While many of Vishen’s followers celebrated the “conscious uncoupling,” there are still many who could not grasp the concept because they have accepted the generations-long, human-constructed traditions as the “norm.”
Some go as far as to say that the couple is glorifying divorce, while stamping his marriage as having “failed”. But as far as the Internet army goes, little do they realise that they are simply offended by other people’s freedoms - the freedom that they themselves do not possess nor are able to practice.
So when a “brule”-breaking person comes along and shows that they can withstand a very human challenge (in this case, a divorce) with more class and finesse - and dare I say, even joy? - the entire world’s minds implode.
“Just what sorcery is this? Husband and wives with children are now divorcing like there’s nothing wrong?!”
No, actually there isn’t anything wrong with it. What’s really wrong is people who get married with a perverse sense attachment and expectation of what a relationship and marriage should be.
What is “marriage”? And why does one need “marriage” to complete “love”? Why do people get married… in sickness and in health, ‘til death do you part?
Which, by the way, sounds a lot like the premise of serial murder-thriller.
Decoding the Myth of Love, Marriage and Divorce
So I say this:
If you are seeking love, free yourself from all expectations. Give yourself a greater idea of the kind of partner you’re seeking and attract, script or manifest the person into your life. And then, simply let go. Give trust to the universe that the right person will be attracted to you as long as you are clear about who it is that you wish to attract.
I come across so many young women who are seeking love and yet they are out there seeking specifically only love at this moment.
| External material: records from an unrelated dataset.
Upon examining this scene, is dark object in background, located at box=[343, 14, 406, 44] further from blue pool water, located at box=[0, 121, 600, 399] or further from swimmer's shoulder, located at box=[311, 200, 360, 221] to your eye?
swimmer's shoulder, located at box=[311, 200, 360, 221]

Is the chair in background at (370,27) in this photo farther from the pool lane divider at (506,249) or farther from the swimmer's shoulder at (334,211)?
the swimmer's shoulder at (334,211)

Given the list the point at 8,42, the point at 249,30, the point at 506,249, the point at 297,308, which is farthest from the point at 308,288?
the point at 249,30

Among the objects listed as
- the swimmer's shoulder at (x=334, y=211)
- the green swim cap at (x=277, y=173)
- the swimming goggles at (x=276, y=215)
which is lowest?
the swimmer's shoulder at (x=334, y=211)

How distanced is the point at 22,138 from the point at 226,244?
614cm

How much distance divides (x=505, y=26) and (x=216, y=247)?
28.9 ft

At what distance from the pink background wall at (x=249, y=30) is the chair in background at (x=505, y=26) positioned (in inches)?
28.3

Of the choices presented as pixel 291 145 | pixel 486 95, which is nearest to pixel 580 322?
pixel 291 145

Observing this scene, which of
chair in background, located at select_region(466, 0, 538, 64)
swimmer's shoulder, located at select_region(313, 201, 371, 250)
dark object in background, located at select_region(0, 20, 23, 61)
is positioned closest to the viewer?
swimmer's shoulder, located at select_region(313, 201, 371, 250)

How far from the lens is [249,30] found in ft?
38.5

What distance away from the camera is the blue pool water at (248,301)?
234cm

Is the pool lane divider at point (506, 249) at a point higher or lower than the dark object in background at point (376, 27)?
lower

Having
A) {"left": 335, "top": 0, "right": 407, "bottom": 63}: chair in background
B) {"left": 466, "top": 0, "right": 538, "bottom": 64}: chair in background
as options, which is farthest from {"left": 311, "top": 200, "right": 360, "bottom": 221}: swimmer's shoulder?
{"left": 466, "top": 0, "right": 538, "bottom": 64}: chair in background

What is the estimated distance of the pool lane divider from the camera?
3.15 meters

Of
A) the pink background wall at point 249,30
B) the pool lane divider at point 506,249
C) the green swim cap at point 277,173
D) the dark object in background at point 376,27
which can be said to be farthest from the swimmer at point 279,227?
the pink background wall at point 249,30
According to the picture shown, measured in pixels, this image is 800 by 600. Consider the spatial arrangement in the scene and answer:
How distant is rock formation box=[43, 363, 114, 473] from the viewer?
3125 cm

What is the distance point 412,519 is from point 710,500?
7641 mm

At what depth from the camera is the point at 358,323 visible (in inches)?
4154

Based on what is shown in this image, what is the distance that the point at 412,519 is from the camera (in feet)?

So much so that they don’t realise that sometimes love requires time to nurture and grow.
Love is ever evolving - because love is a form of energy, that means relationships by universal law will flow into your life and then right out through you.
Be good to everyone you meet - even those who are not quite your love interests. Because the stranger you met yesterday may blossom into the lover of your dreams in years to come. In that time, you will have also grown into new interests, passions, and coincidentally, an entirely different idea of what your ideal partner is. Thus, love is ever evolving.
Then, if you already have love, don’t try desperately to keep it - especially when the flames have fizzled out. Attachment is the barrier to growth - this is a universal law. It is what happens when you resist the flow of energy and hold on to the vestiges of a lost relationship.
You know exactly what I’m talking about. There’s always that one relationship in your life where you’ve convinced yourself, “we’re going to be together forever” or “this one will be the exception.” But it didn’t quite work out that way and you resist because you believe you should be together despite knowing that the time is up and you need to move on to bigger and better things.
Release all forms of attachment. We are all energy and energy needs to flow into you, affect you in its own mysterious way, and then flow right through you. If love has affected you negatively, release it. If love has affected you positively, also release it. Because love is energy and energy needs to be spent in order for it to grow.
Expectations limit your potential for love. It limits your understanding of what love is - a flow of energy through time and space. Be okay with the fact that you may not find love and be okay with the fact that the love you have may not last.
This, in turn, puts you in a place of complete self awareness and self-sustenance where love is free to roam where it wishes to.